Video by Danzig
- Released: 2003
- Recorded: 1992–1993
- Genre: Heavy metal
- Label: Evilive, Regain
- Director: Glenn Danzig, Anton Corbijn, Jonathan Reiss
- Producer: Glenn Danzig

Danzig chronology
| Lucifuge: The Video (1991) | Archive de la Morte (2003) | Il Demonio Nera (2005) |

= Archive de la Morte =

Archive de la Morte (French for "Archive of Death") is a DVD released by American heavy metal band Danzig in 2003.

The DVD continues the collection that began with the band's first two VHS releases, Danzig (1989) and Lucifuge: The Video (1991), and chronicles the band's video singles from their third album Danzig III: How the Gods Kill (1992) and their first EP Thrall-Demonsweatlive (1993).

The DVD contains 12 music videos for the US release, and the European release includes an extra bonus video. Frontman Glenn Danzig regained the right of ownership over the music videos after winning a lawsuit against Rick Rubin. However, the R-rated version of "How the Gods Kill" differs slightly from that released in 1992 as part of the How the Gods Kill limited edition CD and VHS box set.

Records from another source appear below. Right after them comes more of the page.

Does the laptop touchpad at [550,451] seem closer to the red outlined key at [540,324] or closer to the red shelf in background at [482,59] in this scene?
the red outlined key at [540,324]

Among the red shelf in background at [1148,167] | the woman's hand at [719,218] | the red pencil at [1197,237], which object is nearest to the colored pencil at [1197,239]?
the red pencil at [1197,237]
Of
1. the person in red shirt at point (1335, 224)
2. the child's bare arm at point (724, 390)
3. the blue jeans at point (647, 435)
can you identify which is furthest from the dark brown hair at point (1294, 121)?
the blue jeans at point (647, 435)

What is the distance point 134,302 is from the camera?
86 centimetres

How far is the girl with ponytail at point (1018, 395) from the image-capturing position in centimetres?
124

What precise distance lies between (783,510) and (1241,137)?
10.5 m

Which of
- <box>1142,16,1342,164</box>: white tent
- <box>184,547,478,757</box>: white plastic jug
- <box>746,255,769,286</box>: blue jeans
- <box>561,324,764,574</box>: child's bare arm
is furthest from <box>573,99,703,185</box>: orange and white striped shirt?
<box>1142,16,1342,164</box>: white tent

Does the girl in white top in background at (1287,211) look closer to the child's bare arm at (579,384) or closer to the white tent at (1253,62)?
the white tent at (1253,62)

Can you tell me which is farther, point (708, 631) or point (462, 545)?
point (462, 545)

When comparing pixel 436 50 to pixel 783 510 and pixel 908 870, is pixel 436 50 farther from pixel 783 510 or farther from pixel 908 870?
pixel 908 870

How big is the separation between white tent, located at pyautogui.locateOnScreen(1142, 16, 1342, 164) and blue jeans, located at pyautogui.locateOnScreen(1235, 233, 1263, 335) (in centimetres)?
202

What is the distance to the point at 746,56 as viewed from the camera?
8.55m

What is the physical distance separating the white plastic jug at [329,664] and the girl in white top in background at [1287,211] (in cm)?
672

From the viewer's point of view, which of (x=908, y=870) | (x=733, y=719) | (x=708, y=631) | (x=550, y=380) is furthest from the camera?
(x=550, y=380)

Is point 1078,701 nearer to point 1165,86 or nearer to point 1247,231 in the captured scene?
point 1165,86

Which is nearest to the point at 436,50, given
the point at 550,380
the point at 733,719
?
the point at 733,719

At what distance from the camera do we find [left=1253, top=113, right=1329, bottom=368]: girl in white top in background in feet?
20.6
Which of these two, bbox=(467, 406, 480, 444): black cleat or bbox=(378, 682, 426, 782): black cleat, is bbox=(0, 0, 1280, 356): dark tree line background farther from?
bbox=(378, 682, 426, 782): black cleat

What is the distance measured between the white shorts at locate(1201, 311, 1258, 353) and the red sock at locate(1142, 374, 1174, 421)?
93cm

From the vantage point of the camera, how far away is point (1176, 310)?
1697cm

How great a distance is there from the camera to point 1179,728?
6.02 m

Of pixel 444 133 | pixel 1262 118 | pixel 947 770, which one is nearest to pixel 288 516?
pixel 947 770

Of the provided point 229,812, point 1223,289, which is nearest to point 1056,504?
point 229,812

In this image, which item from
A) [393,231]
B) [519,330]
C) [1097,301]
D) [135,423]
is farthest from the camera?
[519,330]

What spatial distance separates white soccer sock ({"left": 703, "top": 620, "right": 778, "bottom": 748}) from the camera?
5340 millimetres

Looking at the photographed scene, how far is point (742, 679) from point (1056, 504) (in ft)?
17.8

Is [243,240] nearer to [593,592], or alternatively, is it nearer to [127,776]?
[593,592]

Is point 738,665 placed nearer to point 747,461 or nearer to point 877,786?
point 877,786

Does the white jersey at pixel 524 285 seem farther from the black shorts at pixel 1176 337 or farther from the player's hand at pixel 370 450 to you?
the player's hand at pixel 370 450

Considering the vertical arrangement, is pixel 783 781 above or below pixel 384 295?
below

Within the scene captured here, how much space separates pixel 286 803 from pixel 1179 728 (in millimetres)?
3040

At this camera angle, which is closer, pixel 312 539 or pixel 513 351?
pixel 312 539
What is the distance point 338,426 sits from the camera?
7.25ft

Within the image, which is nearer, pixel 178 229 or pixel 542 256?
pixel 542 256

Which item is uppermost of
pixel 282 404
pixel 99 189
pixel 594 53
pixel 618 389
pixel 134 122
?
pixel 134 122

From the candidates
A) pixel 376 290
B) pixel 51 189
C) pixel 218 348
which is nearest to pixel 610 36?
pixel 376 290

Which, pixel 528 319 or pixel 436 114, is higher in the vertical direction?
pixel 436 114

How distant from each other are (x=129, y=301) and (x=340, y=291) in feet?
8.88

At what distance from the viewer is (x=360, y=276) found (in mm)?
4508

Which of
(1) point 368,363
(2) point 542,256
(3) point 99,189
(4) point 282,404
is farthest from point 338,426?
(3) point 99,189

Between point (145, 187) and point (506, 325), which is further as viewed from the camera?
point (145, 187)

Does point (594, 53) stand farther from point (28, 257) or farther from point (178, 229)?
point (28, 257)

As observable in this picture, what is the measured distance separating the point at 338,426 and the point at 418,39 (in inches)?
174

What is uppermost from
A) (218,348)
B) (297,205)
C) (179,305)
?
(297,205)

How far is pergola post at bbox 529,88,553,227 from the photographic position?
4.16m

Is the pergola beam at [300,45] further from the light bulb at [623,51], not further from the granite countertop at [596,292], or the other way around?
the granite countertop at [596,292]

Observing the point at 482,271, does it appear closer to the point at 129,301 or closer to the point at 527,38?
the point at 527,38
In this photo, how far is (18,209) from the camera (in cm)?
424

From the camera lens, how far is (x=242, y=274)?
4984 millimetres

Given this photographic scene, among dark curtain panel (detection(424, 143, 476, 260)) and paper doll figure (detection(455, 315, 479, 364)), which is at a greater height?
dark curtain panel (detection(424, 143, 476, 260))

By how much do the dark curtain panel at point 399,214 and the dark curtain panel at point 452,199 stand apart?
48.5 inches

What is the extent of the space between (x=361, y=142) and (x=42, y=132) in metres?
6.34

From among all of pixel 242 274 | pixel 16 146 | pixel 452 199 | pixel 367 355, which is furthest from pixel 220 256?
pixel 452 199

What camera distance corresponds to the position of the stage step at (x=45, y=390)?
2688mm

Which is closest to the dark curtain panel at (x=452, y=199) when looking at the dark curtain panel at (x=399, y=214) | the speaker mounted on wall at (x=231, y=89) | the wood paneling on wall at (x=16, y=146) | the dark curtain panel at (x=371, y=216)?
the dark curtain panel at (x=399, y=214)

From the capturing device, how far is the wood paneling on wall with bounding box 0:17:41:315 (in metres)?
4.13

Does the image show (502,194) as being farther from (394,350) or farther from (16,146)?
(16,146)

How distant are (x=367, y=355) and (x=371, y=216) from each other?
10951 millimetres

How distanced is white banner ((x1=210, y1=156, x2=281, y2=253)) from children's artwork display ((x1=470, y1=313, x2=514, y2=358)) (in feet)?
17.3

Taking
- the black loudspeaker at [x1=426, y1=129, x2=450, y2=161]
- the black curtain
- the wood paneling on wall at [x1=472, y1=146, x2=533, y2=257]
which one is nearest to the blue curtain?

According to Danzig, the earlier edit and all other music videos officially released previously by Rubin's American Recordings remain the property of the label.

==Track listing==
1. "Dirty Black Summer"
2. "Dirty Black Summer" - Glenn Danzig performance
3. "Dirty Black Summer" - Band performance
4. "How the Gods Kill" - R-rated version
5. "How the Gods Kill" - Band performance
6. "Sistinas" (Previously unreleased)
7. "Bodies" - Camera 1 (Previously unreleased)
8. "Bodies" - Camera 2 (Previously unreleased)
9. "It's Coming Down" - MTV version
10. "It's Coming Down" - R-rated version (broadcast on The Box in 1993)
11. "It's Coming Down" - Totally uncensored version
12. "Mother '93" (Live) - (Live video footage and studio recorded music)

Europe bonus track
1. - "Left Hand Black" (Live) - (Live performance on October 31, 1992, at the Irvine Meadows Amphitheatre)

All music videos directed by Glenn Danzig, except "Dirty Black Summer" by Anton Corbijn and "It's Coming Down" by Jonathan Reiss.